Each line from the one that contains "order: Carnivora" down to the last line of the material should be retyped exactly as it stands.

-------- SUPPLIED RECORDS

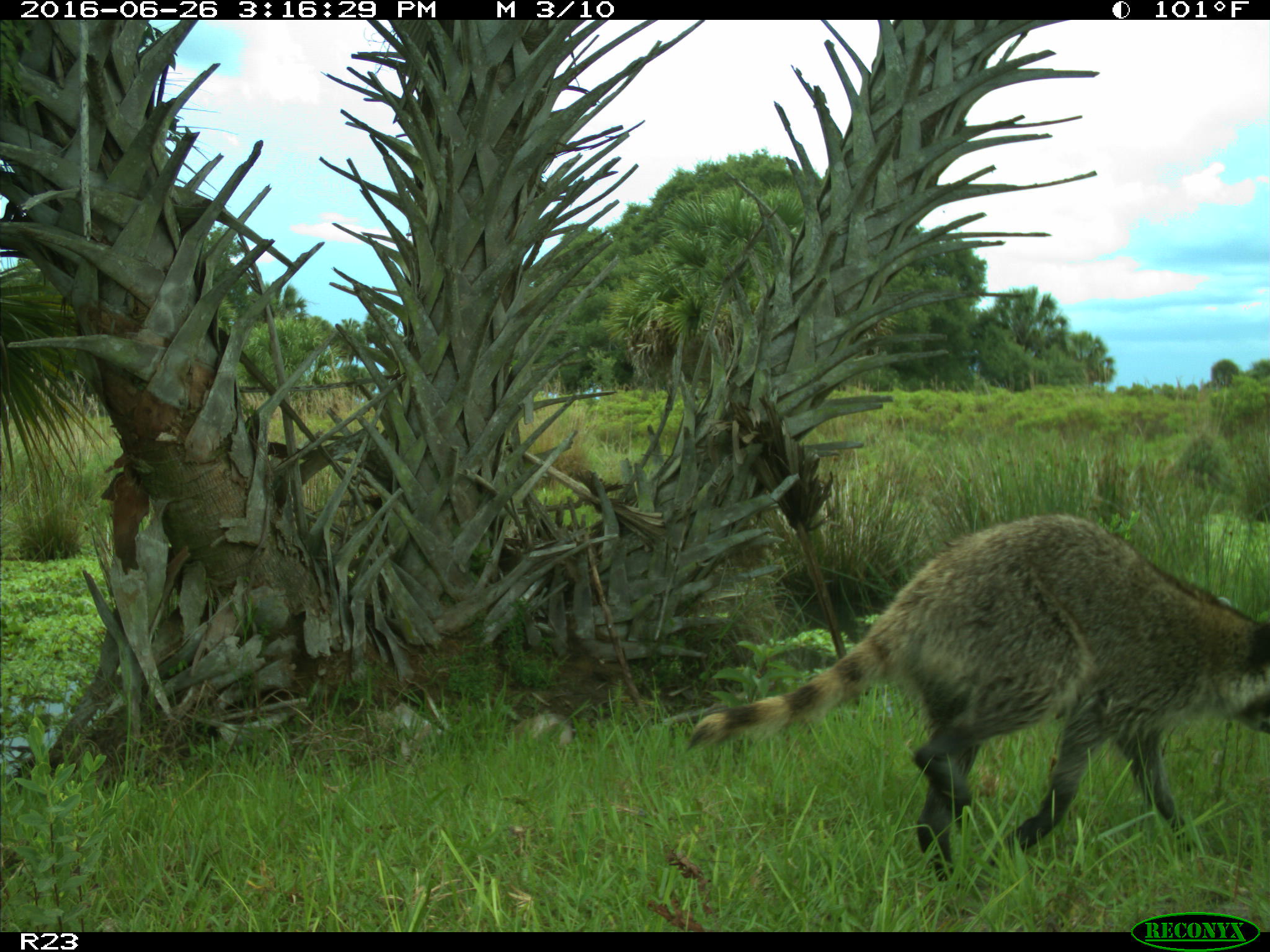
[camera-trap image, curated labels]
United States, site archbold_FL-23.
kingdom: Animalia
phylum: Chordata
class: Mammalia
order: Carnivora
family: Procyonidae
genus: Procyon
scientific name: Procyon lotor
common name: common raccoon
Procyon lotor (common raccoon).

----------------

(FINISHED EXERCISE)
order: Carnivora
family: Procyonidae
genus: Procyon
scientific name: Procyon lotor
common name: common raccoon
Procyon lotor (common raccoon).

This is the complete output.